> PAGE TEXT:
- Opening Delimiter -
In the evening of June 3, 1942, Partisans entered the house, where Ivanka was renting an apartment, and found Ivanka there praying the rosary with the landlord and his family. The partisans then took her to her apartment, and forcibly prevented the landlord and his family from helping her in any way. Loud noise of breaking pottery and furniture, insults and beatings were heard from the apartment. After midnight, the partisans took Ivanka away with them, and threatened the landlord not to tell anyone about the events of that night. Her apartment was left in complete devastation, with blood stains on the walls, and some of her clothes were stolen.

Partisans led her to a forest above Jagerbirt in the nearby village of Zamostec. There, she was compelled to dig her own grave. She begged them to spare her until she gives birth, so that her unborn child might live. Despite her pleas they killed her by smashing her skull with a stake in the morning of 4 July, because, as the commander said, "a bullet is a waste for such a woman, bullets will be needed for others". They covered her body with her leather coat and buried her in the shallow grave she was forced to dig. It was the morning of the feast of Corpus Christi.
- Closing Delimiter -
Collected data
- Opening Delimiter -
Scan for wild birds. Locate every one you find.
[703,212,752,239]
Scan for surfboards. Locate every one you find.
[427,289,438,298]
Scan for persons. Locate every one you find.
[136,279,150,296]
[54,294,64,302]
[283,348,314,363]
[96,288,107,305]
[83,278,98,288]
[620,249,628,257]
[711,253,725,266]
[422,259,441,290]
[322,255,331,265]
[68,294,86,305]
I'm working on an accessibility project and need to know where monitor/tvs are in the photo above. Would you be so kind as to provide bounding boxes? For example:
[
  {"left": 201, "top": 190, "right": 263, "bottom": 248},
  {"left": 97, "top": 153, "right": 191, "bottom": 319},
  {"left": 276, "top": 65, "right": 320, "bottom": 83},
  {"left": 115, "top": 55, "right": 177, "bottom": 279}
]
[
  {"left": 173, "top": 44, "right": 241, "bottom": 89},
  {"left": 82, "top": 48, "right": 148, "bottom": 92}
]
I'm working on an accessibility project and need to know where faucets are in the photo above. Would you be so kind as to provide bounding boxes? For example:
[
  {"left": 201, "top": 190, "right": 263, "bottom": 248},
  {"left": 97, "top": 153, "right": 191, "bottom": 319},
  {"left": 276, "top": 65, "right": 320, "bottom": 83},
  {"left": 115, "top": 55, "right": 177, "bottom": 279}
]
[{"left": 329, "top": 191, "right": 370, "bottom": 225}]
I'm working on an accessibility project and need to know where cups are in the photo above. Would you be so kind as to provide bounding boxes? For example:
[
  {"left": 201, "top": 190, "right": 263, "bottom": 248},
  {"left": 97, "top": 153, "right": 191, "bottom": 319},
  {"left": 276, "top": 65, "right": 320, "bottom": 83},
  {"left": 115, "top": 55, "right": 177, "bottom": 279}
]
- Closing Delimiter -
> PROMPT A:
Reproduce the text about Ivanka between "In the evening" and "clothes were stolen.", inclusive.
> PROMPT B:
Condense the paragraph of the text about Ivanka that opens with "In the evening of June 3, 1942" into a short list of its main facts.

> ANSWER SECTION A:
In the evening of June 3, 1942, Partisans entered the house, where Ivanka was renting an apartment, and found Ivanka there praying the rosary with the landlord and his family. The partisans then took her to her apartment, and forcibly prevented the landlord and his family from helping her in any way. Loud noise of breaking pottery and furniture, insults and beatings were heard from the apartment. After midnight, the partisans took Ivanka away with them, and threatened the landlord not to tell anyone about the events of that night. Her apartment was left in complete devastation, with blood stains on the walls, and some of her clothes were stolen.

> ANSWER SECTION B:
- On the evening of June 3, 1942, Partisans entered the house where Ivanka rented an apartment and found her praying the rosary with the landlord and his family.
- They took her to her apartment and forcibly kept the landlord's family from helping her.
- Breaking pottery and furniture, insults and beatings were heard from the apartment.
- After midnight they took Ivanka away and threatened the landlord not to tell anyone.
- The apartment was left devastated, with blood stains on the walls, and some of her clothes were stolen.